Really? I thought batting once again minimises the chances of winning a Test?
Not at all. Since the famous Kolkata Test in 2001, just 19 of the 141 matches in which teams were eligible to enforce the follow-on have ended in a draw. Of these 19 draws, only five came in matches when the side leading chose to bat again. On the other hand, 14 of the 80 matches when follow-on was enforced ended in a draw. Teams that have not enforced the follow-on have won close to 92% of the matches, which is nearly 10 percentage points more than when they have.
So, is this another "VVS effect" explainer piece?
Far from it. The last question explains why.
Has there been a shift in the follow-on strategy from teams since the 2001 Kolkata Test?
Yes, in the 20-year period preceding that Test (1981-2001), there were 77 occasions when a team had the opportunity of enforcing the follow-on. They sent the opposition in to bat again on 70 of those occasions. That's almost 91%.

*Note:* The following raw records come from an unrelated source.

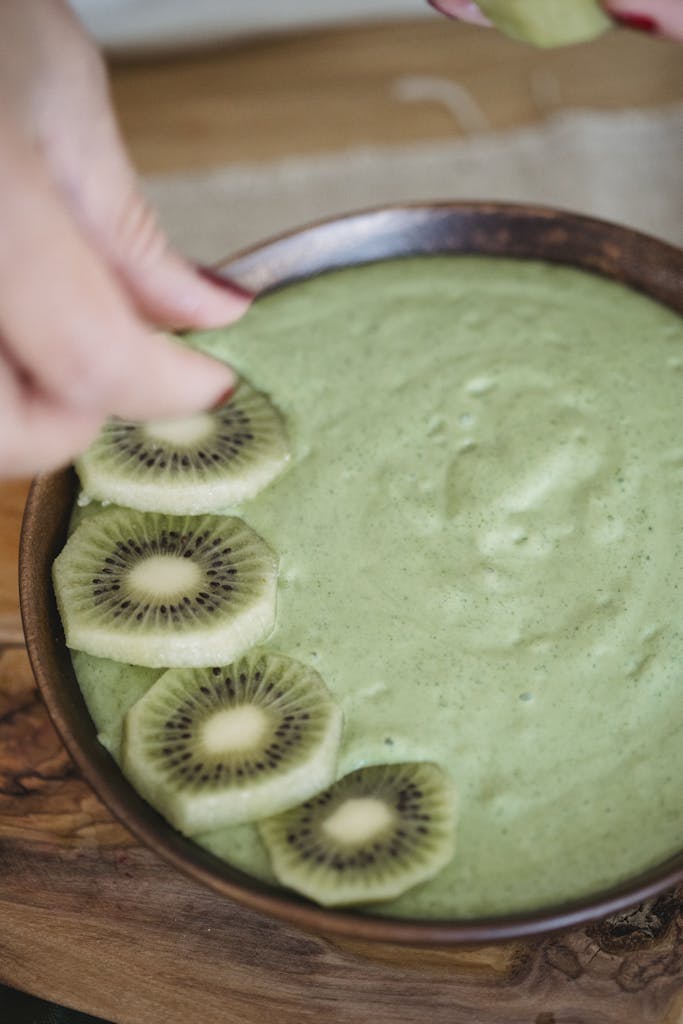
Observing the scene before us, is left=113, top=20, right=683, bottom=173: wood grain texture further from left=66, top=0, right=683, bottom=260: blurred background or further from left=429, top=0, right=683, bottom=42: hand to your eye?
left=429, top=0, right=683, bottom=42: hand

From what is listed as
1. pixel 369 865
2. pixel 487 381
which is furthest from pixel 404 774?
pixel 487 381

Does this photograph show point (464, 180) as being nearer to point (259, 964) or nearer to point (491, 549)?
point (491, 549)

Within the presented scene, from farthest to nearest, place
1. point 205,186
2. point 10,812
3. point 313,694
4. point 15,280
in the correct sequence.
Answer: point 205,186 → point 10,812 → point 313,694 → point 15,280

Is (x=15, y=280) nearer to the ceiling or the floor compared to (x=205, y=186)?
nearer to the floor

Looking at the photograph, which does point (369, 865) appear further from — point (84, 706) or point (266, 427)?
point (266, 427)

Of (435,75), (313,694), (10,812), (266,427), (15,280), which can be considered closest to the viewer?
(15,280)

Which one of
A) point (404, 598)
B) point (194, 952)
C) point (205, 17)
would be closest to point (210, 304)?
point (404, 598)
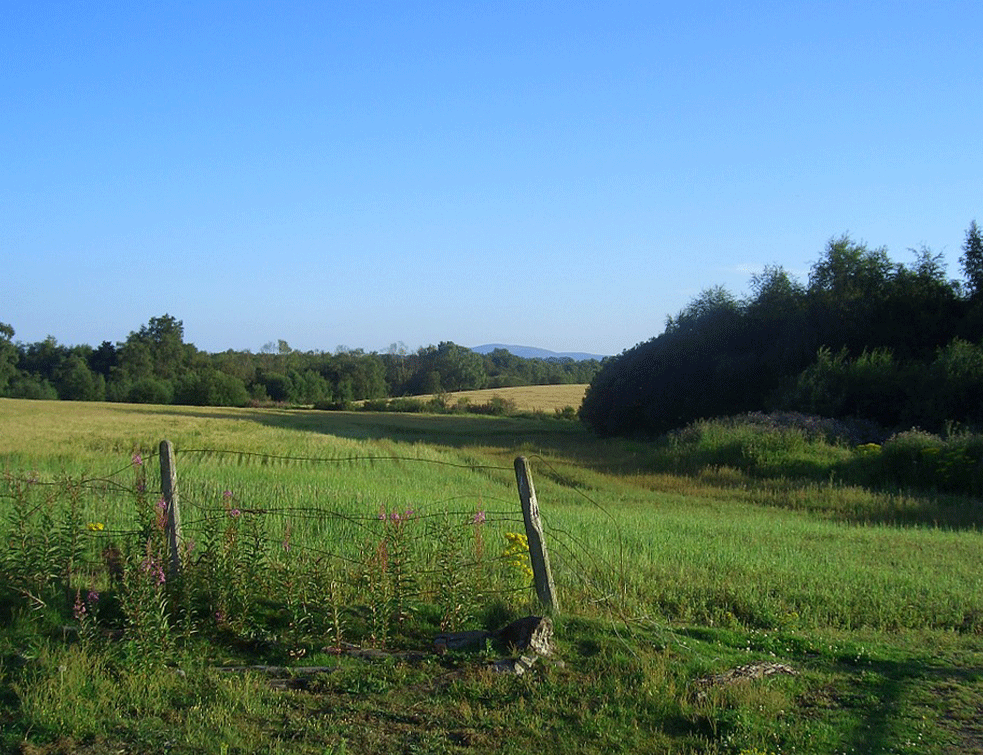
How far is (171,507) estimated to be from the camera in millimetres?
7234

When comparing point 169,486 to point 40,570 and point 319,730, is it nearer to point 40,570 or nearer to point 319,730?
point 40,570

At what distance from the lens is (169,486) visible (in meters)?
7.30

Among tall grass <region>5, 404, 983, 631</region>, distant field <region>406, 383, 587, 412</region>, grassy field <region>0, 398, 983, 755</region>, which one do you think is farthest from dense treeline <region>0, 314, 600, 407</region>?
grassy field <region>0, 398, 983, 755</region>

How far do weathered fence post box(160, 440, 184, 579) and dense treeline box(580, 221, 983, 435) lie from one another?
99.0 feet

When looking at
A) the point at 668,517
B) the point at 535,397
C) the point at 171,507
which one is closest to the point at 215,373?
the point at 535,397

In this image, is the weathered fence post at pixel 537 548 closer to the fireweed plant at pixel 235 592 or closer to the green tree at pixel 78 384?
the fireweed plant at pixel 235 592

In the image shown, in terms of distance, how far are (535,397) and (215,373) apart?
3302cm

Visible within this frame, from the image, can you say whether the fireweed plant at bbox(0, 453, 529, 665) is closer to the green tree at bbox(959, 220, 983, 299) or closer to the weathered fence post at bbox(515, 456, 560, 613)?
the weathered fence post at bbox(515, 456, 560, 613)

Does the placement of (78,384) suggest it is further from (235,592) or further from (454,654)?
(454,654)

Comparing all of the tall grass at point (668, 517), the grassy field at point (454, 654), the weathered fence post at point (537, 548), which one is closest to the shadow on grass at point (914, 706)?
the grassy field at point (454, 654)

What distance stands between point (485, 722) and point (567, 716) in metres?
0.54

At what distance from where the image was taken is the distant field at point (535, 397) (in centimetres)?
7869

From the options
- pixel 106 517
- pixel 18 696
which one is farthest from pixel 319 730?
pixel 106 517

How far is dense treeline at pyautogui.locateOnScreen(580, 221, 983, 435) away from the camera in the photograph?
33.0 metres
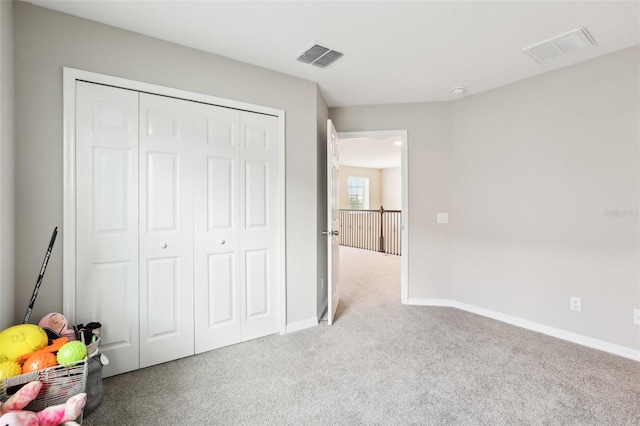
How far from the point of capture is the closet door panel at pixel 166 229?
2.13m

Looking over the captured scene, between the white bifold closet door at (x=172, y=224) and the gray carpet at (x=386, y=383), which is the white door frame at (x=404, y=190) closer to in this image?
the gray carpet at (x=386, y=383)

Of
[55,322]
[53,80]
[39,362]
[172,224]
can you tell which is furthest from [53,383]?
[53,80]

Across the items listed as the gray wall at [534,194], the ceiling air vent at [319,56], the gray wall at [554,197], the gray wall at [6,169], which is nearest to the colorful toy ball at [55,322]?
the gray wall at [6,169]

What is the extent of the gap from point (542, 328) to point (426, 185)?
182cm

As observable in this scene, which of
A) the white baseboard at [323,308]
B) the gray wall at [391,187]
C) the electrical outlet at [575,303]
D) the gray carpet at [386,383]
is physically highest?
the gray wall at [391,187]

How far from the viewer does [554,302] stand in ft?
8.91

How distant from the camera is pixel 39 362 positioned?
1.39 m

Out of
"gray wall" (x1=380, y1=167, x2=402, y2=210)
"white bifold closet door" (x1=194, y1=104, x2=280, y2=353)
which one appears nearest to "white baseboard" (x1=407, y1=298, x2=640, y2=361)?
"white bifold closet door" (x1=194, y1=104, x2=280, y2=353)

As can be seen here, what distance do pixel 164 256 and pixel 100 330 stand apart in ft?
1.94

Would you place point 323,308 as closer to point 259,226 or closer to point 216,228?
point 259,226

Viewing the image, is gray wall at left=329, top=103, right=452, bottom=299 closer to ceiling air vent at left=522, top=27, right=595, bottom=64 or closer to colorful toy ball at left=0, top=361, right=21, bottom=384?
ceiling air vent at left=522, top=27, right=595, bottom=64

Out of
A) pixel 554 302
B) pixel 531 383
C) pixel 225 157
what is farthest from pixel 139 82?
pixel 554 302

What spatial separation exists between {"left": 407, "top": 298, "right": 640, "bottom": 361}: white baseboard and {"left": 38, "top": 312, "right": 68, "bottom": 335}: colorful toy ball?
322 centimetres

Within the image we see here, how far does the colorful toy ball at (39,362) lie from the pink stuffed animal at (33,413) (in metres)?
0.10
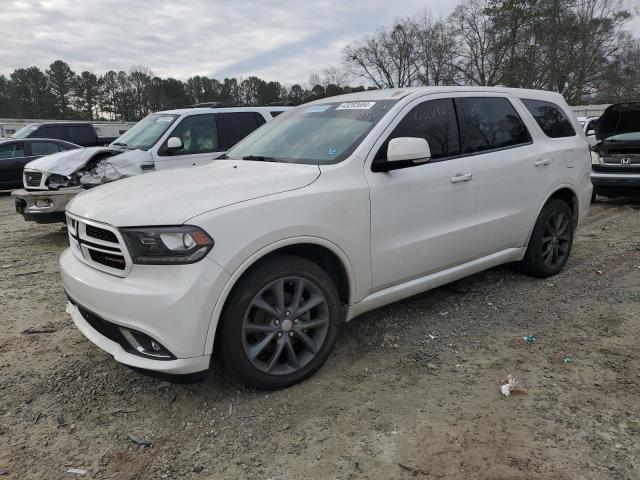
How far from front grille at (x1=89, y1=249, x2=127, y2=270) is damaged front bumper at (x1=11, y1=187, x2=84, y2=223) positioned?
14.3ft

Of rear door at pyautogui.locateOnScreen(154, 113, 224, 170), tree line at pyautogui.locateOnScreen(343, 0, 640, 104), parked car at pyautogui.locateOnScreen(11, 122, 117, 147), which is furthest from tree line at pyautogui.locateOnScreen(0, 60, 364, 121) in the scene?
rear door at pyautogui.locateOnScreen(154, 113, 224, 170)

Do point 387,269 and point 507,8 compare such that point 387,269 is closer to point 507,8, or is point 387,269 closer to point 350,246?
point 350,246

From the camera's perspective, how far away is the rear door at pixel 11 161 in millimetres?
12477

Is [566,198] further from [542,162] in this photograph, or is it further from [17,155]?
[17,155]

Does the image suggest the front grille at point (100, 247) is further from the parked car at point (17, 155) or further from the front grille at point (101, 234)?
the parked car at point (17, 155)

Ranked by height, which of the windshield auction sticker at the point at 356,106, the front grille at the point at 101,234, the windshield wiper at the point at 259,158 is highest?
the windshield auction sticker at the point at 356,106

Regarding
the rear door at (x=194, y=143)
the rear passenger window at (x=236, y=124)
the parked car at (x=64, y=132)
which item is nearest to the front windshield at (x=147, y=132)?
the rear door at (x=194, y=143)

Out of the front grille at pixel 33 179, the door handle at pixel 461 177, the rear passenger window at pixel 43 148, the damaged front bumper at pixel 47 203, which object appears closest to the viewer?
the door handle at pixel 461 177

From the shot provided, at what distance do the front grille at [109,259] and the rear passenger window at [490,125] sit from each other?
2.68 metres

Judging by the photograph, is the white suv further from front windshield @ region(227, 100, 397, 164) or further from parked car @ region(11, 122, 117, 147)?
parked car @ region(11, 122, 117, 147)

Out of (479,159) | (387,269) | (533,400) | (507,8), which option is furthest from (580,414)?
(507,8)

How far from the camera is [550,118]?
4.80 m

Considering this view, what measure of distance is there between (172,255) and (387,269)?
1.48 m

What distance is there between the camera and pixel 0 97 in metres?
64.4
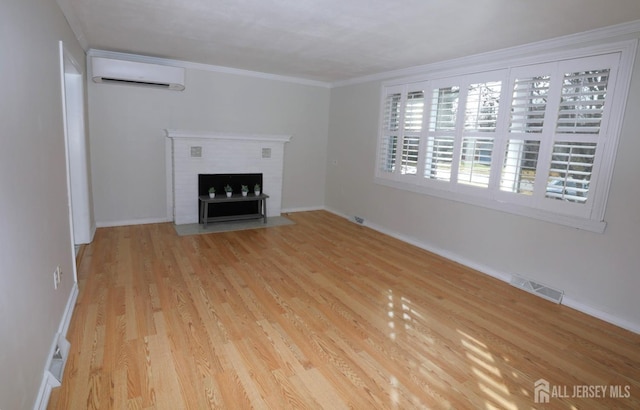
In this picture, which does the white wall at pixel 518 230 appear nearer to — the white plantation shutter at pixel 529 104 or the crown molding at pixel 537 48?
the crown molding at pixel 537 48

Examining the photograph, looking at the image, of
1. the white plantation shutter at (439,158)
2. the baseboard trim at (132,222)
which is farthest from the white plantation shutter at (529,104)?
the baseboard trim at (132,222)

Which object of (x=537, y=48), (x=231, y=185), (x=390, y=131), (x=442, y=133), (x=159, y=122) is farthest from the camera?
(x=231, y=185)

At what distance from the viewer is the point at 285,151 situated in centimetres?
618

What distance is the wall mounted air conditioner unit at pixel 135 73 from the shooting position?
425 cm

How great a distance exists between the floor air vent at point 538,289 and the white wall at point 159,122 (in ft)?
12.9

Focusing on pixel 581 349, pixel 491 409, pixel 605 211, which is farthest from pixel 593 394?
pixel 605 211

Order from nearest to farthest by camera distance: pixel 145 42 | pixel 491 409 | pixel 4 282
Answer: pixel 4 282 → pixel 491 409 → pixel 145 42

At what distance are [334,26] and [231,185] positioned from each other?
3.18m

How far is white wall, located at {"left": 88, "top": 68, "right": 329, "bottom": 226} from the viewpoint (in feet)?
15.5

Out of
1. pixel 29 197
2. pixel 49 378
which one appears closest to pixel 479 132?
pixel 29 197

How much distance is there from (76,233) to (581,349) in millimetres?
5023

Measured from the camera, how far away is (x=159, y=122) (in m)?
5.03

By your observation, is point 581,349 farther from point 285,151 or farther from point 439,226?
point 285,151

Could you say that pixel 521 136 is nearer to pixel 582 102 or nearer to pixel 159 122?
pixel 582 102
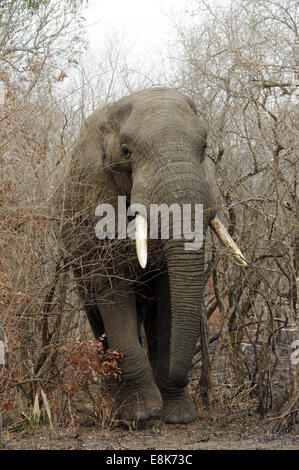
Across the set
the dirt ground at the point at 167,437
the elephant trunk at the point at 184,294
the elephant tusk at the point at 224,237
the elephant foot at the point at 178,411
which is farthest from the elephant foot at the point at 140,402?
the elephant tusk at the point at 224,237

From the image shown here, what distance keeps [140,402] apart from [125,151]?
2.47 m

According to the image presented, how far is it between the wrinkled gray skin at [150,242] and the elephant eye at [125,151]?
0.05m

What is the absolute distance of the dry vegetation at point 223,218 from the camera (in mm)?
7453

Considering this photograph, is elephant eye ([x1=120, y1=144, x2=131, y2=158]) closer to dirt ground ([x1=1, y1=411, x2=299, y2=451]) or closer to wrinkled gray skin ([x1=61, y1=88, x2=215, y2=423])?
wrinkled gray skin ([x1=61, y1=88, x2=215, y2=423])

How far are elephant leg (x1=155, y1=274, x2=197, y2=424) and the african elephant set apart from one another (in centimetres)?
1

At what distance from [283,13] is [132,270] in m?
3.39

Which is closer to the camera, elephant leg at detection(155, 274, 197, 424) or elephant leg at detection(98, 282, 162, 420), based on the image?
elephant leg at detection(98, 282, 162, 420)

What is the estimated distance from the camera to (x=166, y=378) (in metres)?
8.42

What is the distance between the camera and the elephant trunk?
7.01 m

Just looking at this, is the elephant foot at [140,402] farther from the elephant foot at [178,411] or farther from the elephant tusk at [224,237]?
the elephant tusk at [224,237]

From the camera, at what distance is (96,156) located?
8109 mm

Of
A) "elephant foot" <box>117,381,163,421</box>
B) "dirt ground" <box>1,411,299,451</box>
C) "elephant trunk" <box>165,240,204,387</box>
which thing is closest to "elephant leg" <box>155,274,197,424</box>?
"dirt ground" <box>1,411,299,451</box>
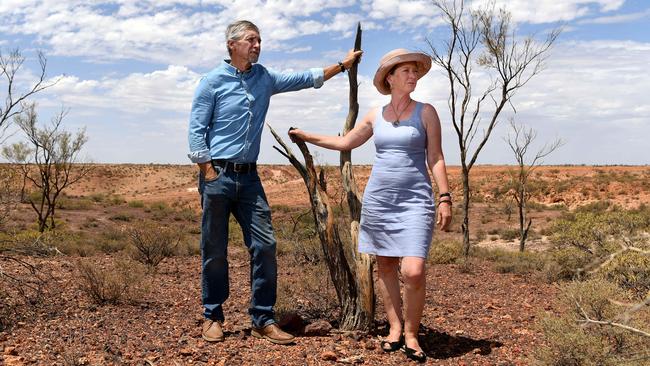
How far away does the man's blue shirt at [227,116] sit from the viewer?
407 cm

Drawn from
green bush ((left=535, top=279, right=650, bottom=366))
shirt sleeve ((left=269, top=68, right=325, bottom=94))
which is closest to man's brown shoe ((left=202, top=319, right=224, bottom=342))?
shirt sleeve ((left=269, top=68, right=325, bottom=94))

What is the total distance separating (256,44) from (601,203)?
2989 centimetres

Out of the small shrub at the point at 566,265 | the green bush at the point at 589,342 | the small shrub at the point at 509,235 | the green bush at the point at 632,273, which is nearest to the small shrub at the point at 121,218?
the small shrub at the point at 509,235

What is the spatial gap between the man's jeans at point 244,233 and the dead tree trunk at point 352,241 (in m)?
0.46

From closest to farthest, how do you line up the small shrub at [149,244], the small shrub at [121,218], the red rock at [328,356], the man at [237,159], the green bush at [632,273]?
1. the red rock at [328,356]
2. the man at [237,159]
3. the green bush at [632,273]
4. the small shrub at [149,244]
5. the small shrub at [121,218]

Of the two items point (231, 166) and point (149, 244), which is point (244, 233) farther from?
point (149, 244)

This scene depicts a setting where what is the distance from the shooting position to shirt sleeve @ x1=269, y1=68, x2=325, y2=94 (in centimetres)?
435

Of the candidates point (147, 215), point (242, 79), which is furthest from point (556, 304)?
point (147, 215)

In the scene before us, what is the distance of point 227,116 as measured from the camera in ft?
13.5

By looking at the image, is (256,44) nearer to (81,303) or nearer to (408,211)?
(408,211)

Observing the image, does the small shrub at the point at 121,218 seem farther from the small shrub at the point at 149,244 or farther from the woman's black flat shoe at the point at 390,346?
the woman's black flat shoe at the point at 390,346

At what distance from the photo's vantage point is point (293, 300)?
575 centimetres

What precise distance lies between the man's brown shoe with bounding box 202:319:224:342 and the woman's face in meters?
2.09

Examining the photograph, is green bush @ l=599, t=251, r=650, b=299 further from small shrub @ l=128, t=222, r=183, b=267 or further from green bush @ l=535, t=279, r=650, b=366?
small shrub @ l=128, t=222, r=183, b=267
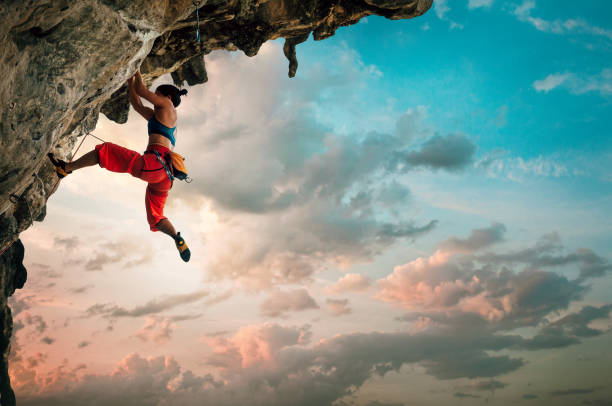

This percentage has come down to 56.70 after the Kolkata Test. With captains looking to rest their bowlers and scoring rates going up, and leaving enough time for the opposition to be bowled out, teams are opting to bat again. In other words, the limitations of time, which used to dictate tactics in Test cricket in the past, apply to a lesser extent in recent years.
India led Sri Lanka by 309 runs, after being on the field for just 78.3 overs. Was that margin not safe enough to enforce the follow-on?
It definitely used to be, before VVS Laxman and Rahul Dravid did their thing. Since then, 300 seems to be the mark when captains are more likely to enforce follow-on. Of the 83 times when teams had a first-innings lead under 300 runs, they enforced the follow-on in 34 occasions (40.96%).
This percentage almost doubles when teams have a lead of over 300 runs. Of the 58 instances when teams led by 300 or more runs, they ended up enforcing the follow-on in 46 Tests. Interestingly, Australia - who were at the receiving end in the Kolkata Test - are the only team to have not enforced the follow-on in spite of having a lead of over 400 runs since then. They had a lead of 445 runs over England in the first Ashes Test at the Gabba in 2006-07, but chose to bat again.
So, are you saying captains were less cautious before the 2001 Test?
Numbers say so. Earlier, captains enforced follow-ons despite their team's lead being less than 300. In the same 20-year period before the Kolkata Test, teams enforced follow-ons 50 out of 57 times when they led by a margin of less than 300 runs. That's 87.72%, compared to just 40.96% now.
In fact, there is no significant change in percentages even if the lead was fewer than 250. Before Kolkata, teams enforced follow-on in 31 out of 36 matches when they led by less than 250 runs. Post that, teams have asked opposition to bat again only 19 times off the 54 instances when they've had the opportunity.
Does the workload of bowlers have any bearing on whether the follow-on is enforced or not even when the lead is big?
Yes. Of the 58 instances when teams have led by over 300 runs since 2001, they have enforced follow-on in 19 of the 21 instances when their bowlers have had to bowl 60 or fewer overs. When the bowlers have bowled more than 60 overs to get the opposition out, this percentage has gone down. Of course, the 60-over number is indicative at best. Also, whether teams choose to bat again or not also depends on factors such as time left in the match and wear and tear of the pitch among other factors.
Correlation does not imply causation. Does this pre-and-post-Kolkata theory pass that test?
No, of course we are not saying that one Test match is the sole reason for a paradigm shift. Steve Waugh, who was the man who enforced that follow-on, continued to do so every further time he got the opportunity, and his side won each time. Kolkata 2001 is a black-swan event - sides following on have won only three times in Test cricket history - and has been among the many factors influencing captains' conservative approach since.
There are a number of other reasons for this drastic shift. For starters, the volume of cricket being played has increased dramatically in the period since, and captains have grown ever more conscious about managing their bowlers' workloads. Schedules have grown ever more congested, with back-to-back Test matches becoming the norm worldwide.
Finally, batting out time, which used to be a common feature in Tests, happens far less these days, as the five draws out of the 61 unused follow-on opportunities attests to.